QUOTED PASSAGE section start
Tuesday, April 11, 2017

Money Creation- 03/27/17

Money Creation- 03/27/17

- A single bank can create $ by the amount of its excess reserves
- The banking system as a whole can create money by a multiple of the excess reserves
- MM * ER = expansion of money
- MM = 1/RRR

New vs. Existing Money
- If the initial deposit in a bank comes from the FED or bank purchase of a bond or other money of the initial deposit in a bank comes from the FED or bank purchase of a bond or other money out of circulation ( buried treasure) the deposit immediately increases the money supply
-The deposit then leads to further expansion of the money supply through the money creation process
-The total change in MS if initial deposit is new money = Deposit + money created by banking system.
-If a deposit in a bank is existing money (already counted in M1, currency or checks) depositing the amount does NOT change the MS immediately because it is already counted in it
-Existing currecy deposited into a checking account changed only the composition of the money supply from coins/paper money to checking account deposits

-       Total change in MS in deposit is existing money = banking system created money only


Money Market- 03/23/17

Money Market- 03/23/17

-Demand for money has an inverse relationship between nominal interest rates and the quality of money demanded

1) What happens to the quantity demanded of the money when interest rates increase?
-Quantity demanded falls because individuals would prefer to have interest earning assets instead of borrowed liabilities
2) What happens to the quantity demanded when interest rates decrease?
-Quantity demanded increase
-There is no incentive to convert cash into interest earning assets.
QUOTED PASSAGE section end
DATASET CONTENT section start
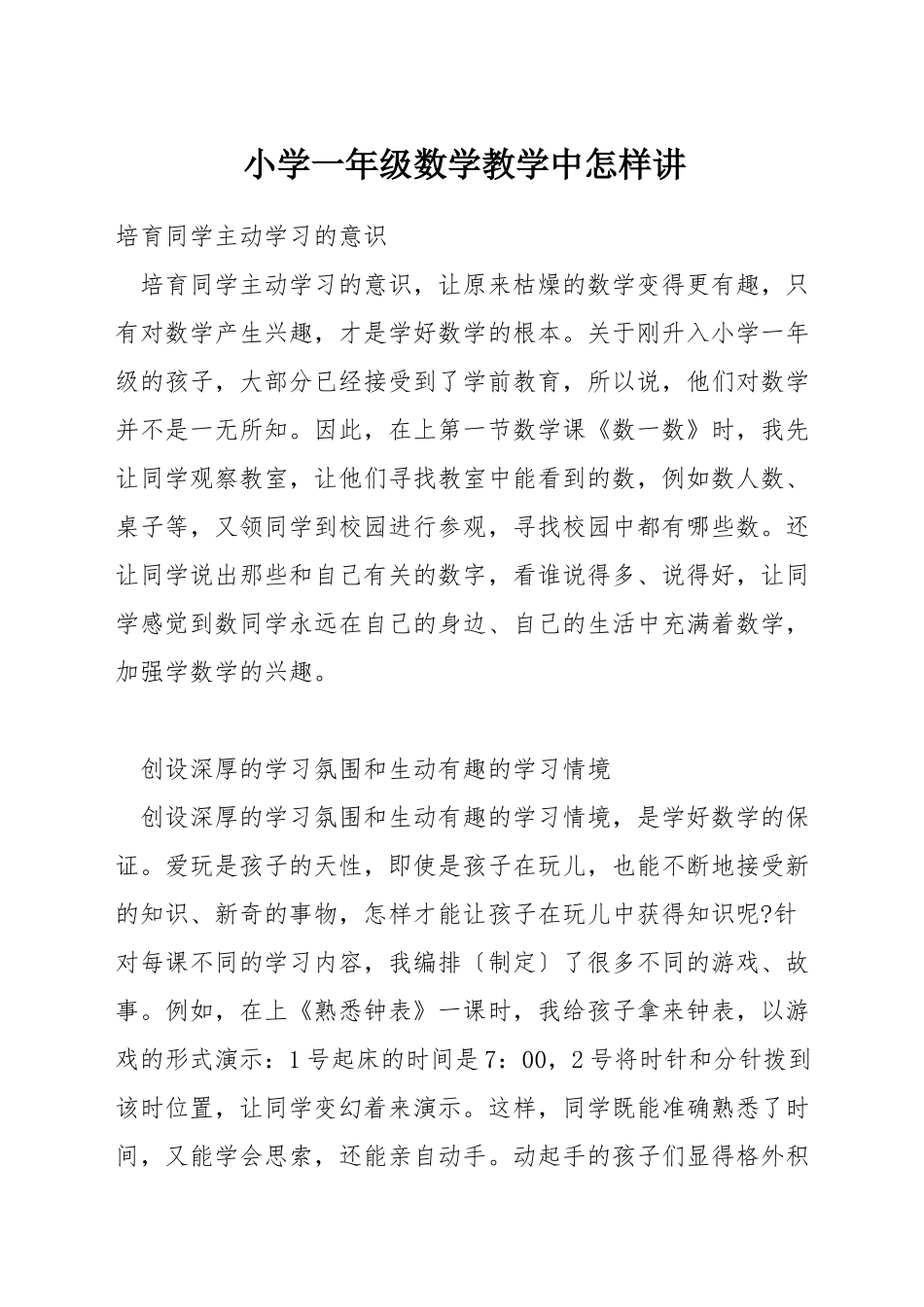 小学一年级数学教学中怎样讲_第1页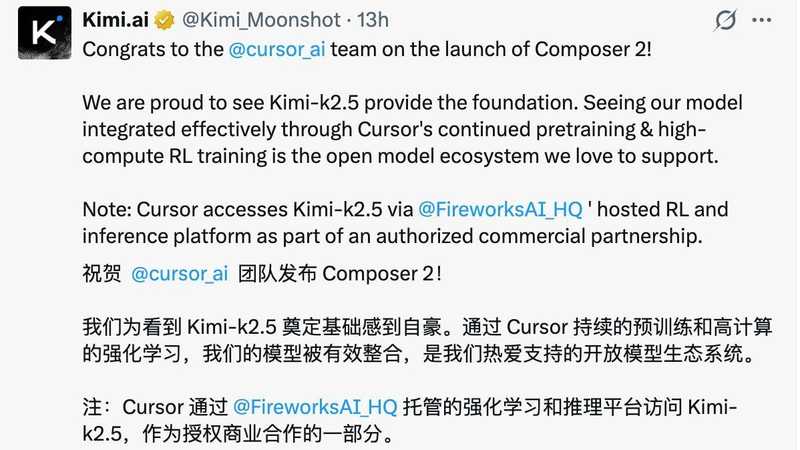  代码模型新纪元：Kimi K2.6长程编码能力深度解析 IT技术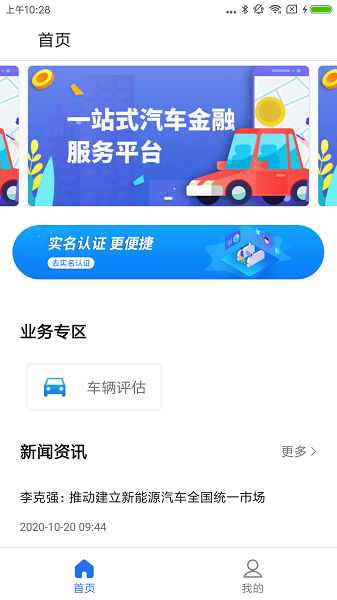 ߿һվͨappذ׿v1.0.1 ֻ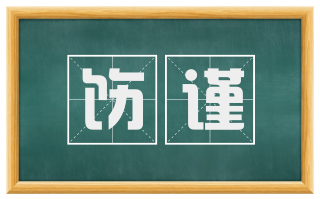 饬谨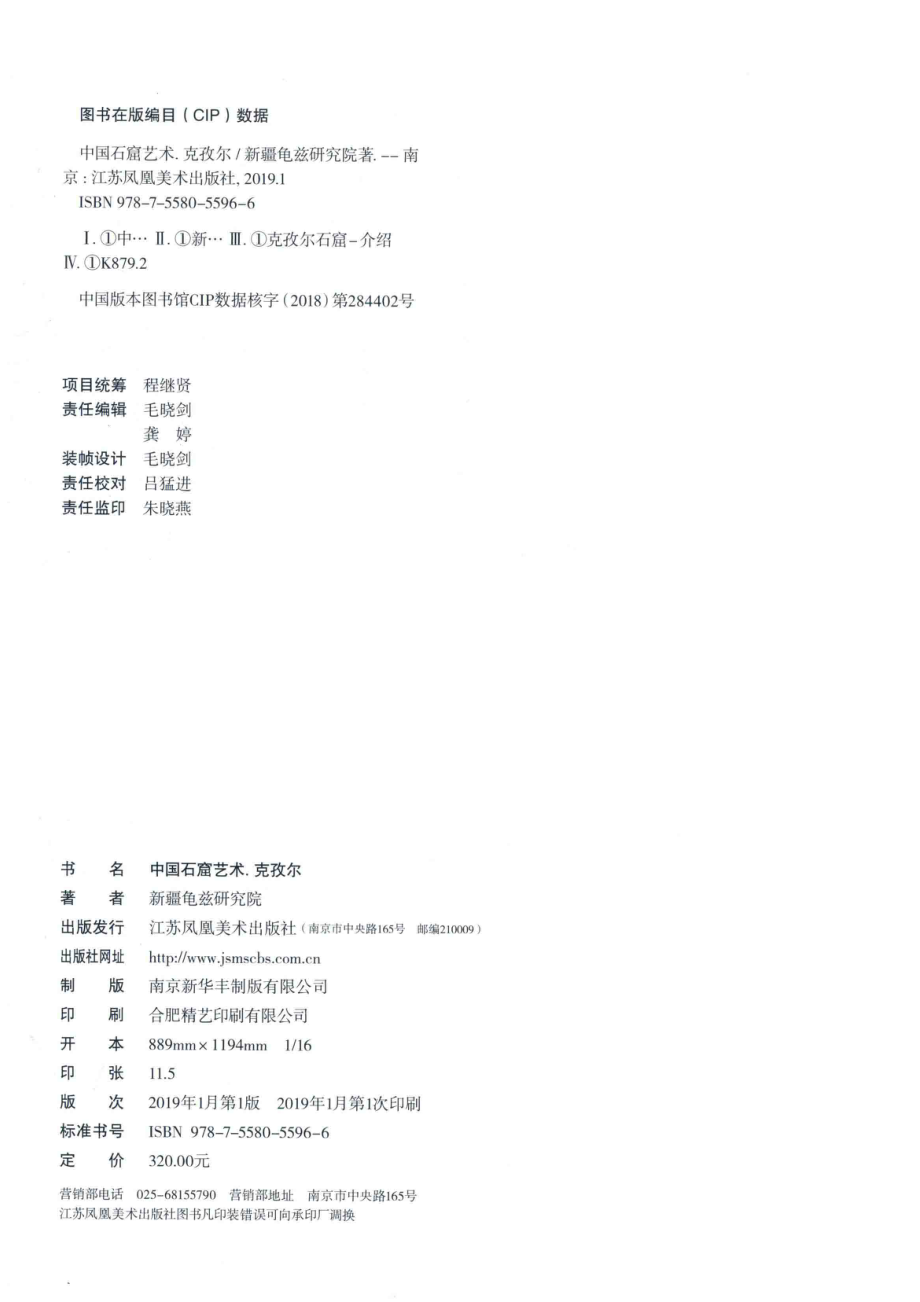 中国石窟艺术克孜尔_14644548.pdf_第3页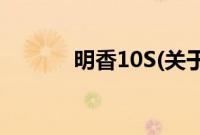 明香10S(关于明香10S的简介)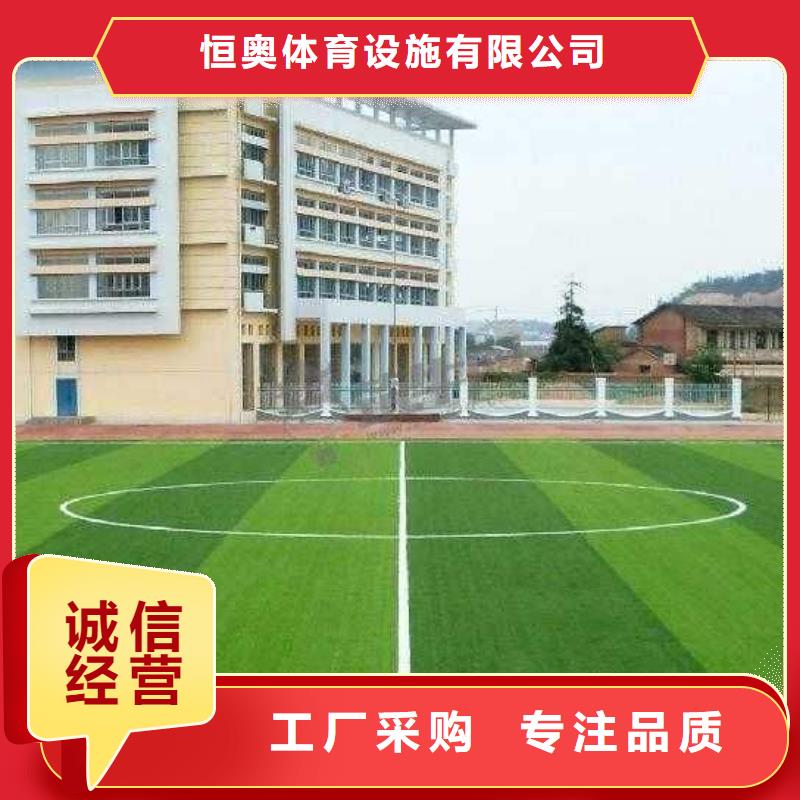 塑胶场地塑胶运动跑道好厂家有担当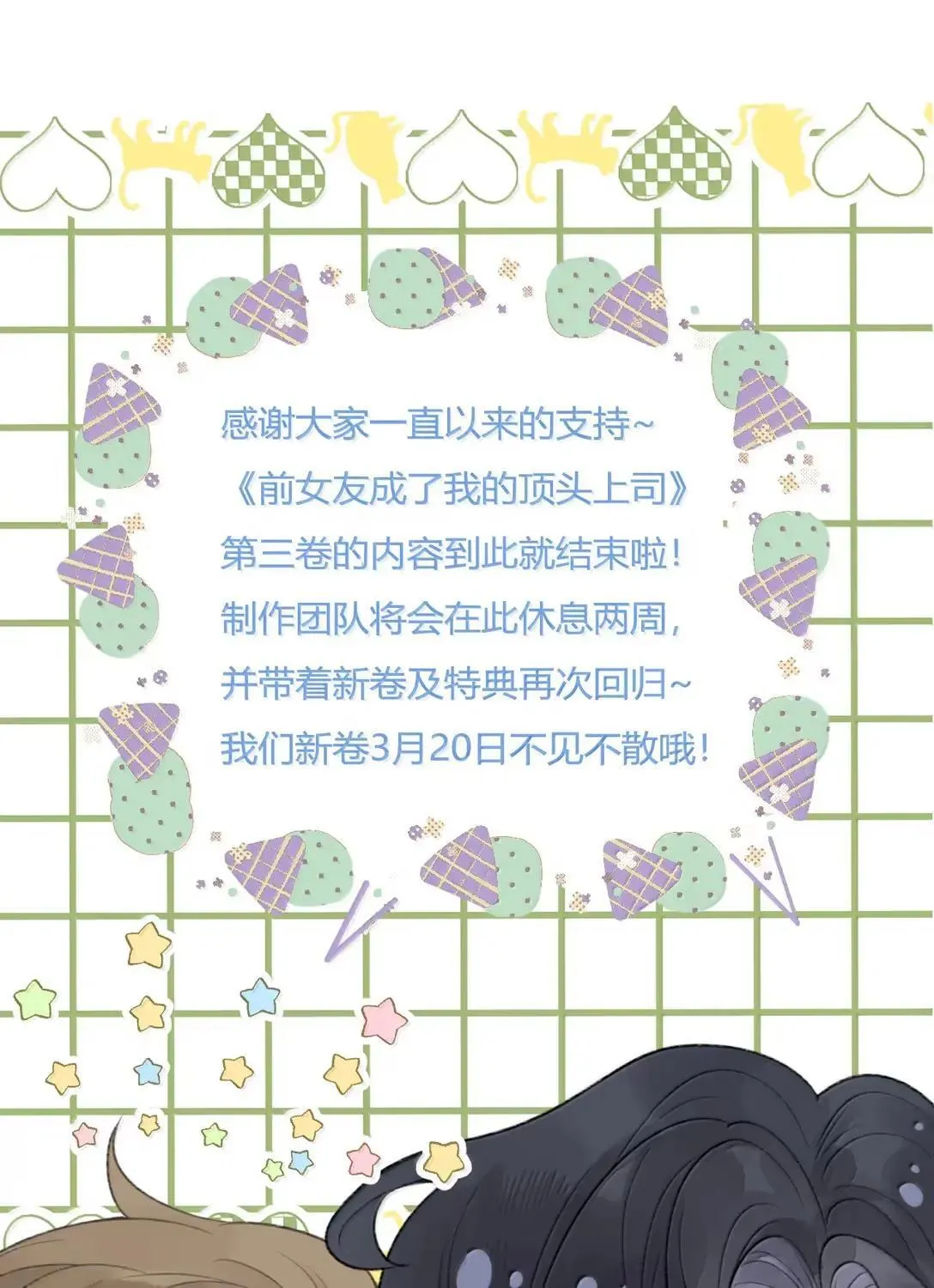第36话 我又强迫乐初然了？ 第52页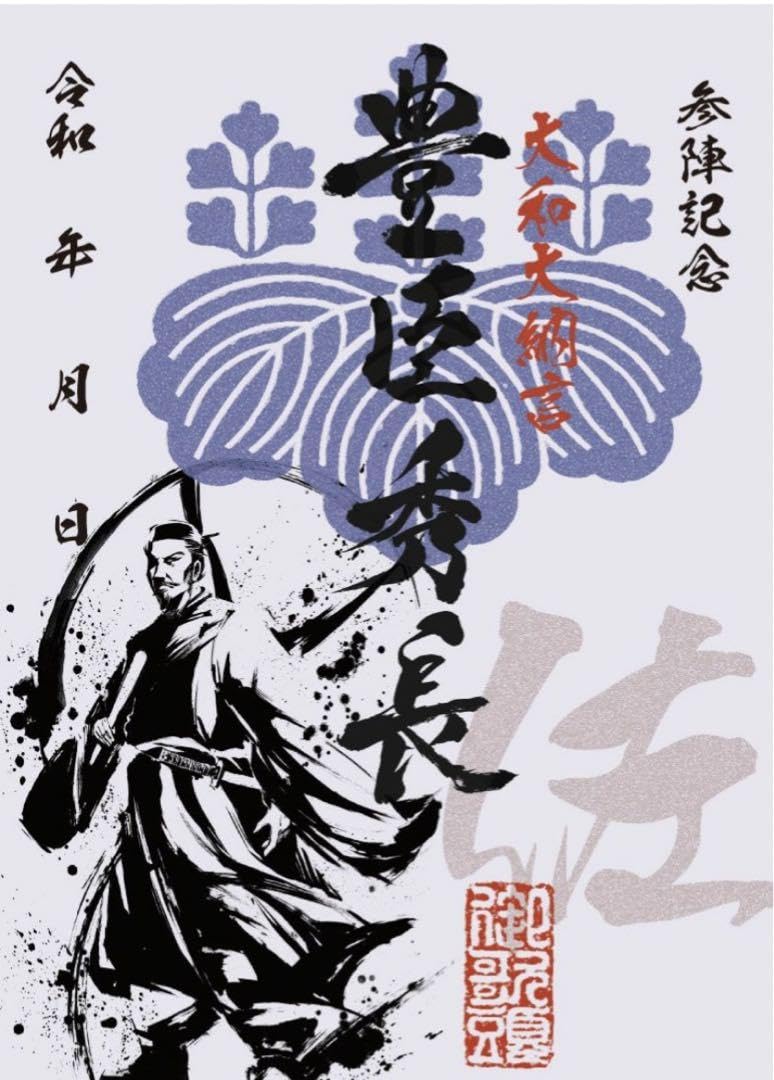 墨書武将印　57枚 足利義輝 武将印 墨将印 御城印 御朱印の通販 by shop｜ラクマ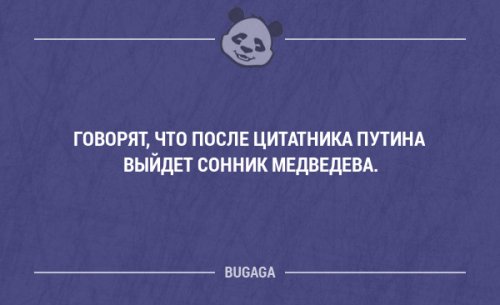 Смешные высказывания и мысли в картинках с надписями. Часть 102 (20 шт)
DATASET CONTENT section end
## YOUR ASSIGNMENT
Please quote the economics notes, starting at the words "- A single bank" and ending after "by banking system.". The items have no connection to the economics notes.

## EXERCISE RESPONSE
- A single bank can create $ by the amount of its excess reserves
- The banking system as a whole can create money by a multiple of the excess reserves
- MM * ER = expansion of money
- MM = 1/RRR

New vs. Existing Money
- If the initial deposit in a bank comes from the FED or bank purchase of a bond or other money of the initial deposit in a bank comes from the FED or bank purchase of a bond or other money out of circulation ( buried treasure) the deposit immediately increases the money supply
-The deposit then leads to further expansion of the money supply through the money creation process
-The total change in MS if initial deposit is new money = Deposit + money created by banking system.